Numerous studies have shown that inquiry-based learning leads to significant learning gains in performance, attitudes, and inquiry-related skills (Gehring and Eastman 2007; Goldey et al. 2012; Howard & Miskowski 2005; Rissing and Cogan 2009; Russell and Weaver 2010; Webb et al. 2014). Although most of the studies focused on courses for science majors, nonmajors in inquiry-based introductory biology courses also showed greater improvements in science literacy and research skills (Gormally et al. 2009) and greater positive changes in attitudes toward science than those in a traditional course (Kiernan and Lotter 2019). In a study of the effects of inquiry-based ecology laboratory courses at a historically Black college and a private research university, students in both institutions had significant learning gains in confidence and scientific reasoning skills, with no institution effect, indicating positive impact of inquiry-based learning on the learning of both student populations (Beck and Blumer 2012). A longitudinal study also showed long-term improvements in learning through learner-centered and inquiry-based courses taken by biology majors early in a curriculum (Derting and Ebert-May 2010). A review of published studies on inquiry-based teaching in undergraduate biology laboratory courses showed that the majority of them used guided rather than open inquiries (Beck et al. 2017). Open inquiries, however, are likely more effective for developing understanding of scientific practices and science as a social process. Most open inquiries are implemented in laboratory classes (Beck et al. 2017; Sundberg et al. 2005) with few in lecture-based introductory courses that typically serve a large number of nonmajor students for whom such a course may be their only exposure to science in their college career.

Inquiry-based learning and undergraduate research experiences exist along a continuum (Beck et al. 2017; D’Avanzo 1996; Weaver et al. 2008), where intellectual autonomy and responsibility of the students increase from confirmation labs to apprenticeship in a research lab (Weaver et al. 2008). A defining feature of undergraduate research experiences that separates it from inquiry-based learning is discovery of new knowledge (Auchincloss et al. 2014; Weaver et al. 2008).
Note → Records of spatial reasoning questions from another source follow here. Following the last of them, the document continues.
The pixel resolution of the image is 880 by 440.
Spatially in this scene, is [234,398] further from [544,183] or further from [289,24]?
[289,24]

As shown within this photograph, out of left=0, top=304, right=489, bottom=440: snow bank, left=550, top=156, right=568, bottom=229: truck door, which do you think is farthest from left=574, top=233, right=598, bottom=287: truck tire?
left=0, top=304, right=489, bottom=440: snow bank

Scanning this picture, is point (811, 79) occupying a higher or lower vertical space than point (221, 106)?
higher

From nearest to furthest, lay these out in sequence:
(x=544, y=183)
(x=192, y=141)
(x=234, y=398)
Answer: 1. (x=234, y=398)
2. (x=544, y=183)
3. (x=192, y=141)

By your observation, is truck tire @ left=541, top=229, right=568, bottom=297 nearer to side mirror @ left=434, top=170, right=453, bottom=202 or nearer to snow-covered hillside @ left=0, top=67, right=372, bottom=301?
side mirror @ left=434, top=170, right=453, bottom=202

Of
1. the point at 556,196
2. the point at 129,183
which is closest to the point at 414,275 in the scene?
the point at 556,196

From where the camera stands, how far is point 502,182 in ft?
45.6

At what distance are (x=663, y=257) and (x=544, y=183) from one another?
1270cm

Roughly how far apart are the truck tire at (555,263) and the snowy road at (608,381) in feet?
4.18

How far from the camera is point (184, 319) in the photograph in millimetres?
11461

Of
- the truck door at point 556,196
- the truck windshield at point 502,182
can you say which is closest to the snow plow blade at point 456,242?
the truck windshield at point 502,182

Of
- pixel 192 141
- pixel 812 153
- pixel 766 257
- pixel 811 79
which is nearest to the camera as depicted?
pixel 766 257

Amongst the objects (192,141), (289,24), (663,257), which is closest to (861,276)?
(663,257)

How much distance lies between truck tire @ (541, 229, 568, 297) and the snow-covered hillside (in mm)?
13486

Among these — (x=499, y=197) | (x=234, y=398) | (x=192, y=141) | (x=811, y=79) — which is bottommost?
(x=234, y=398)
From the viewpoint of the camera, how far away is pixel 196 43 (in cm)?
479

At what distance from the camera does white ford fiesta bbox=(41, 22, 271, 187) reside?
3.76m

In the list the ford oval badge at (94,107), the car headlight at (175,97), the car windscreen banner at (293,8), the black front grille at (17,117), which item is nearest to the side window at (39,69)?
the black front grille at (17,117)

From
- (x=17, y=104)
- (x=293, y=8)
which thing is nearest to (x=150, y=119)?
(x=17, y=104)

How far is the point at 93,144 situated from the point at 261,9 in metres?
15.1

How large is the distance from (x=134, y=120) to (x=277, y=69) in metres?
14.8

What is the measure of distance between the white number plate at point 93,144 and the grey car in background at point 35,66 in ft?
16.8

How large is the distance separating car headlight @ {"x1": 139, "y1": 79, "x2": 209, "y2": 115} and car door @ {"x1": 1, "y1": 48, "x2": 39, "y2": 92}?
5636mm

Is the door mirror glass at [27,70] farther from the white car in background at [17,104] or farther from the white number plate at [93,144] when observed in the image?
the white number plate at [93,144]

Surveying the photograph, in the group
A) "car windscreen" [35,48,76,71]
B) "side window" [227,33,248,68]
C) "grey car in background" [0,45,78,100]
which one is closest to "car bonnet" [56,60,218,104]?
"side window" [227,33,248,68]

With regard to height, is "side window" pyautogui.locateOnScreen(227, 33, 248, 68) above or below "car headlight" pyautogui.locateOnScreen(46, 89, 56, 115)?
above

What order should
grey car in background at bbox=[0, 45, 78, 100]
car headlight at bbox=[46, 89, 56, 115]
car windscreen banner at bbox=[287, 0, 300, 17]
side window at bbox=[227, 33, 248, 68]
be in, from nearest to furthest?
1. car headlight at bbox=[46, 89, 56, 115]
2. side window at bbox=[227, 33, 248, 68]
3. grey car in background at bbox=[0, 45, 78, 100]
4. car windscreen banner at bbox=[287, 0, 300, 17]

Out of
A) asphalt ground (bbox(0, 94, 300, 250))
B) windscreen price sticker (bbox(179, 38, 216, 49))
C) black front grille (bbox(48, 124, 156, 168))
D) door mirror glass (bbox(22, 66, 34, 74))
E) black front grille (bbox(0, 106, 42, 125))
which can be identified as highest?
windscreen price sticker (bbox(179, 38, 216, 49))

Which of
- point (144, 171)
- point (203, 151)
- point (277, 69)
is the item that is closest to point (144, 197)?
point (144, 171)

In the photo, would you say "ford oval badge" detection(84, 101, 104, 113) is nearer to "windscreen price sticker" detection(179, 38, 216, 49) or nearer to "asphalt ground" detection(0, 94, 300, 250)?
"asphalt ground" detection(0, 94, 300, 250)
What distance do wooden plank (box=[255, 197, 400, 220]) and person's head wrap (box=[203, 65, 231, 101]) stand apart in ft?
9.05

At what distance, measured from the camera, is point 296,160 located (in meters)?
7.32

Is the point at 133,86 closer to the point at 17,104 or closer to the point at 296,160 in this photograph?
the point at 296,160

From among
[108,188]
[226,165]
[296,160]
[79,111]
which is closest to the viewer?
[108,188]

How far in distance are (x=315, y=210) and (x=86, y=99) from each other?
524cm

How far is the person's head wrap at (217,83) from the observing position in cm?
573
Undergraduate research has been well-documented as a high-impact learning experience that contributes positively to students’ understanding of the scientific process (Kuh et al. 2010; Lopatto 2009; O'Donnell et al. 2015). In their 2003–2005 web-based survey study of students who participated in undergraduate research, Russell et al. (2007) reported that 88% of their respondents claimed that their understanding of how to conduct research increased a fair amount or a great deal. A 3-year study of the benefits to students of participating in undergraduate research by Seymour et al. (2004) showed multiple gains, including “thinking and working like a scientist” (p. 511). Using the SURE (Survey of Undergraduate Research Experiences) to examine the benefits of undergraduate research, Lopatto (2004, 2007, 2009) surveyed undergraduate students from multiple institutions. Results from his cross-institutional, multiyear study show student gains not only in understanding the research process but also in planning for postgraduate education, and in personal development, e.g., working independently.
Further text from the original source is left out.